Christian Batscheider ist "Gründungsmitglied" des Kriminaldauerdienstes des Polizeipräsidiums Schwaben Süd/West.

Was abstrakt klingt, ist vor Ort oft harte Kost. „Für uns, aber vor allem für Opfer und Angehörige“, berichtet Batscheider. Da gebe es zum Glück auch Unterstützung von Kriseninterventionsteams. „Die Menschen, mit denen wir zu tun haben, befinden sich immer in Ausnahmesituationen.“ Da gelte es, Ruhe zu bewahren. „Man entwickelt eine gewisse professionelle Routine“, sagt Batscheider.

Viele Fälle lassen die Ermittler nicht kalt

Aber jede Situation sei anders und viele Fälle würden auch die Ermittler nicht kalt lassen – „zum Beispiel, wenn Kinder betroffen sind“. Da sei es für die Polizisten wichtig, selbst ein funktionierendes und verständnisvolles Umfeld zu haben.

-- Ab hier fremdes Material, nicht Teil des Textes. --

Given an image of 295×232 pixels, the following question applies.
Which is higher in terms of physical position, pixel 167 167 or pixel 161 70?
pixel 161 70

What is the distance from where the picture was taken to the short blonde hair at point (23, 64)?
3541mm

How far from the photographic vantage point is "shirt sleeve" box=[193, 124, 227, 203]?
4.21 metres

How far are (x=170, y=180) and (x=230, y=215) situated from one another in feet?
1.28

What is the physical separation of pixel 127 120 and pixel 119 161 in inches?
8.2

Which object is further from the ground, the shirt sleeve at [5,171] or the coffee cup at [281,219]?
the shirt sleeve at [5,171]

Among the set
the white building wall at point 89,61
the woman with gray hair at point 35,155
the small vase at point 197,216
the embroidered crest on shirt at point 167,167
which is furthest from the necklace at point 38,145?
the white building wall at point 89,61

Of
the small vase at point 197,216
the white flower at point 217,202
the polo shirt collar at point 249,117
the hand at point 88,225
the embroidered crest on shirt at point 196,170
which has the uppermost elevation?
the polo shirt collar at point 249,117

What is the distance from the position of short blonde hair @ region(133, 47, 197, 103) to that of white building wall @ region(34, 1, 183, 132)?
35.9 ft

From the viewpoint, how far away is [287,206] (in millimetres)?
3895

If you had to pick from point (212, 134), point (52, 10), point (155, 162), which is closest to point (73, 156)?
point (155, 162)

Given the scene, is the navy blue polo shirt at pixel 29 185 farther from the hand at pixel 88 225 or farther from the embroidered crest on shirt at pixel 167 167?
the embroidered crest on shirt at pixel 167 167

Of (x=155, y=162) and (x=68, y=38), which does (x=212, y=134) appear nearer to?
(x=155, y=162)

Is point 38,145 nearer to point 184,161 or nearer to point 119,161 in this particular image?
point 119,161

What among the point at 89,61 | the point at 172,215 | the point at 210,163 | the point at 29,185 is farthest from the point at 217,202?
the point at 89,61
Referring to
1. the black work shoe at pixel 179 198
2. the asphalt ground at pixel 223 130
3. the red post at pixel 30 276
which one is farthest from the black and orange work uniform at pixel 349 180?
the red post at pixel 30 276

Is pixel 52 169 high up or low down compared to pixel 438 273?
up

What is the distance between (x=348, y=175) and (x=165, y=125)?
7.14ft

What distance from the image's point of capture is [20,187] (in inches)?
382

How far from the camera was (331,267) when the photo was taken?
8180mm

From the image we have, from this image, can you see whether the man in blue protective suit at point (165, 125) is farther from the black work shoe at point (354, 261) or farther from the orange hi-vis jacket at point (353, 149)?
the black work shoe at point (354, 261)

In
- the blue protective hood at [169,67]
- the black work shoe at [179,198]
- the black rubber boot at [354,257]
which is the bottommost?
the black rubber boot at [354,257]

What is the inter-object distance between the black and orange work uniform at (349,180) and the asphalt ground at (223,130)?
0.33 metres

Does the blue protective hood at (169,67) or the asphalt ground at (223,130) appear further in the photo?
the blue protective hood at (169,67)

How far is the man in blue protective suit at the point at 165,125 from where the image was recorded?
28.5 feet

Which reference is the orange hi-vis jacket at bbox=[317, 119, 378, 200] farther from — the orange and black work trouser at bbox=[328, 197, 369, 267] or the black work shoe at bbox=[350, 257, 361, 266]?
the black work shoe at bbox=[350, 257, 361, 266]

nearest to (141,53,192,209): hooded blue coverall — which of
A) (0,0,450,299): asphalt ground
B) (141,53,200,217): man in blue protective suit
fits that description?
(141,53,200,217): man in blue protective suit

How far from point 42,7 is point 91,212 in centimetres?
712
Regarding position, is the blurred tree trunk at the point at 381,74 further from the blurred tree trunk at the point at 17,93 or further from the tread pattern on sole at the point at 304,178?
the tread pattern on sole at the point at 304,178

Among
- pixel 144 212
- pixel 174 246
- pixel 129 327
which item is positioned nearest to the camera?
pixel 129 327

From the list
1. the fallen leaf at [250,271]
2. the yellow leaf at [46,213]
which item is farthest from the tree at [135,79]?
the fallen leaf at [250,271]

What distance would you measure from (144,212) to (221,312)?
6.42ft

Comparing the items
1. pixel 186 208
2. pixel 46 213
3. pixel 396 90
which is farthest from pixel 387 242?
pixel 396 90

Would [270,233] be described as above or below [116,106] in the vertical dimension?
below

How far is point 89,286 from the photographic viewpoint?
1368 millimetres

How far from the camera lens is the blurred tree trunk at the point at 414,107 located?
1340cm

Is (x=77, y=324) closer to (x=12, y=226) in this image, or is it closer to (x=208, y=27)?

Schließlich sei man vor allem nachts, an Wochenenden und an Feiertagen im Einsatz. „Wenn ein Brand um 5 Uhr morgens passiert, wird freilich auch nicht pünktlich Feierabend gemacht, sondern weiter ermittelt.“ Wegen dieser Belastungen werde zum KDD niemand zwangsversetzt – „alle sind freiwillig hier“. Neben der normalen Polizeiausbildung absolviert jeder Ermittler ein spezielles vierwöchiges Seminar.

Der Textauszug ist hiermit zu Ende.